WHAT THE TASK ASKS »
Set down a faithful copy of every record below, with no images.

-.-.-

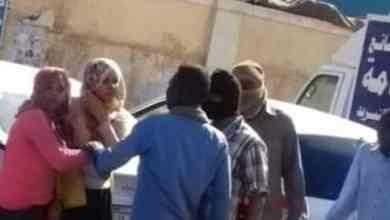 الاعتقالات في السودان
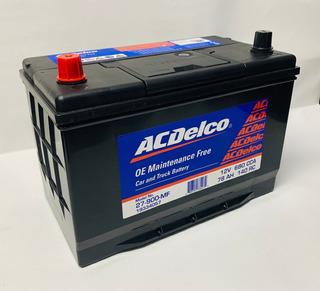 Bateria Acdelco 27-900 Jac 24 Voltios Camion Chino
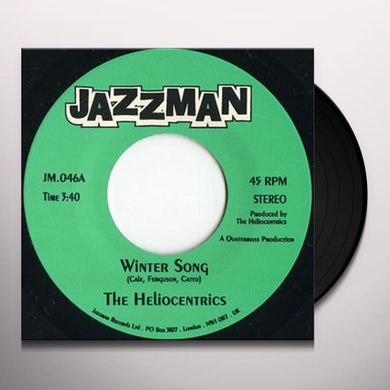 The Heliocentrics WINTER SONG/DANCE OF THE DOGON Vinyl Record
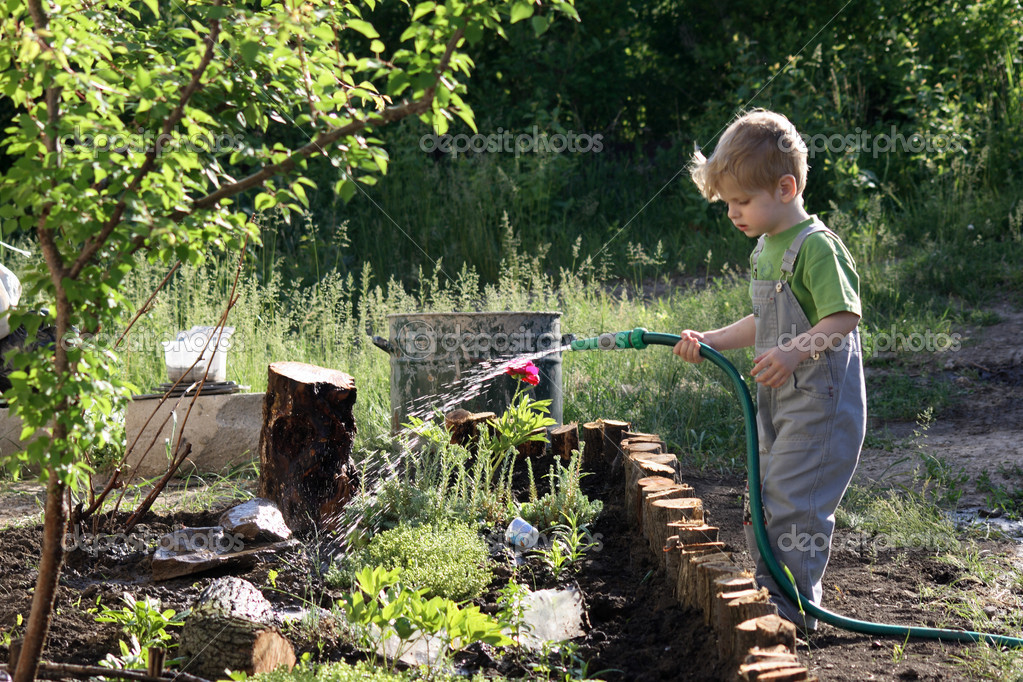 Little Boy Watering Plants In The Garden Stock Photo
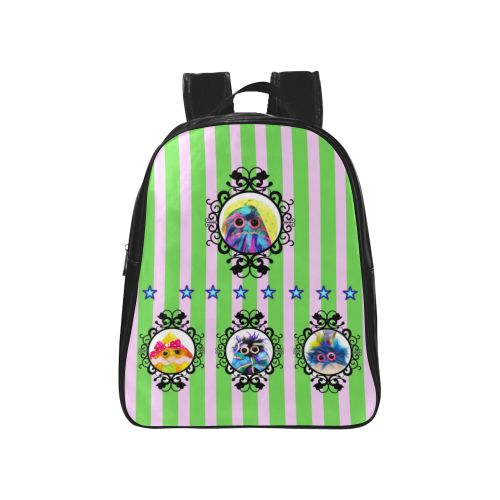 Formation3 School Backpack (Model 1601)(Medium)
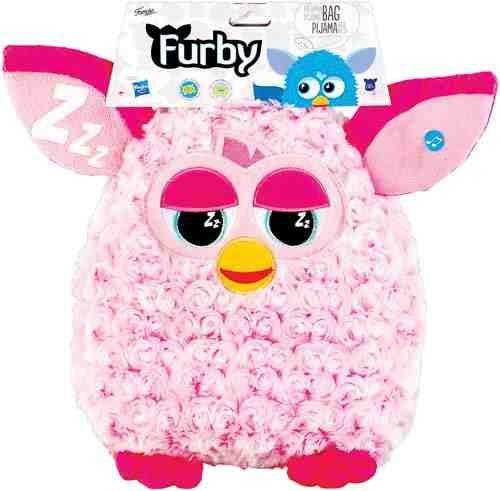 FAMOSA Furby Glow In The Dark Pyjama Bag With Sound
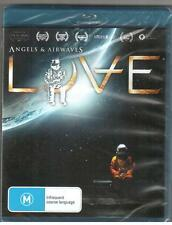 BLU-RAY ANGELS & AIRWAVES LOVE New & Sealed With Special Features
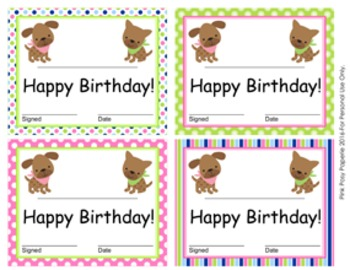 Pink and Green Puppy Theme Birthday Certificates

-.-.-

ANSWER SECTION »
 الاعتقالات في السودان
 Bateria Acdelco 27-900 Jac 24 Voltios Camion Chino
 The Heliocentrics WINTER SONG/DANCE OF THE DOGON Vinyl Record
 Little Boy Watering Plants In The Garden Stock Photo
 Formation3 School Backpack (Model 1601)(Medium)
 FAMOSA Furby Glow In The Dark Pyjama Bag With Sound
 BLU-RAY ANGELS & AIRWAVES LOVE New & Sealed With Special Features
 Pink and Green Puppy Theme Birthday Certificates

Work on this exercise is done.